#### Problem requirements:
The lines from the start of the data through the line containing "common name: blue wildebeest" are to be reproduced exactly, both ends included.

···

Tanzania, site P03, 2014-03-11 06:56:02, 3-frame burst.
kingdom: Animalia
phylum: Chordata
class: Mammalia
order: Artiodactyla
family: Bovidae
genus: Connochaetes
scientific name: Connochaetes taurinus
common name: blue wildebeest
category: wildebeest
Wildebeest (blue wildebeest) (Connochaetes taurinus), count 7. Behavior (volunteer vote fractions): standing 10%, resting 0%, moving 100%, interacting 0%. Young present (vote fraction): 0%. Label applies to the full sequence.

···

#### Solution to this exercise:
Tanzania, site P03, 2014-03-11 06:56:02, 3-frame burst.
kingdom: Animalia
phylum: Chordata
class: Mammalia
order: Artiodactyla
family: Bovidae
genus: Connochaetes
scientific name: Connochaetes taurinus
common name: blue wildebeest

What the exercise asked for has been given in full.